Tasks to complete:
1) In the bug report about NFS paging in -current, which executable is given as the example to start in step 2?
2) Return everything in the NFS bug report from "We've identified a" down to "required code size)", word for word.

Extracted text:
------------------------------

Following up on a conversation that I had at the FreeBSD, uh, I mean Walnut
Creek booth at Comdex :-)

We've identified a fairly significant problem with -current.  It goes
something like this:

1)	Mount a directory containing executables over NFS.
2)	Start one of said executables (say, NCSA httpd 1.5.2).
3)	Drive the system to do dynamic paging (ie: consume more than the
	physical RAM so RSS < required code size)
4)	Cause an error on the NFS server (ie: pull the plug/reboot, 
	detach the network cable for a few seconds, etc).  Wait until
	you actually GET an error (ie: "Nfs server not responding") on the
	client.

5)	REATTACH the network cable or restart the NFS server.

6)	Watch the process puke.  It does NOT die -- but you get infinite
	numbers of "getpages" failures on the console which are retried
	on an every-few-second interval (these are bold messages, so they
	look to be coming from kernel printfs).  The message says "probably
	hardware" (well, yes it would be if this was a physical DISK).  This
	is the same error you get if you pull the power cable on a drive while 
	you have active binaires coming off it (or get a sector error on a 
	drive -- we had THAT happen to us last night, and got the same
	message).

------------------------------

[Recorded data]
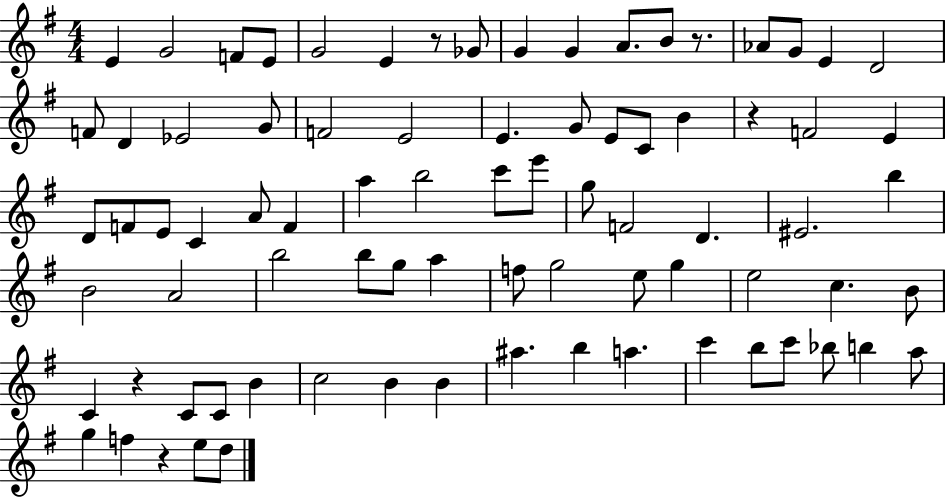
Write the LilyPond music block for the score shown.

{
  \clef treble
  \numericTimeSignature
  \time 4/4
  \key g \major
  e'4 g'2 f'8 e'8 | g'2 e'4 r8 ges'8 | g'4 g'4 a'8. b'8 r8. | aes'8 g'8 e'4 d'2 | \break f'8 d'4 ees'2 g'8 | f'2 e'2 | e'4. g'8 e'8 c'8 b'4 | r4 f'2 e'4 | \break d'8 f'8 e'8 c'4 a'8 f'4 | a''4 b''2 c'''8 e'''8 | g''8 f'2 d'4. | eis'2. b''4 | \break b'2 a'2 | b''2 b''8 g''8 a''4 | f''8 g''2 e''8 g''4 | e''2 c''4. b'8 | \break c'4 r4 c'8 c'8 b'4 | c''2 b'4 b'4 | ais''4. b''4 a''4. | c'''4 b''8 c'''8 bes''8 b''4 a''8 | \break g''4 f''4 r4 e''8 d''8 | \bar "|."
}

------------------------------

Outputs by task:
1) NCSA httpd 1.5.2

2)
We've identified a fairly significant problem with -current.  It goes
something like this:

1)	Mount a directory containing executables over NFS.
2)	Start one of said executables (say, NCSA httpd 1.5.2).
3)	Drive the system to do dynamic paging (ie: consume more than the
	physical RAM so RSS < required code size)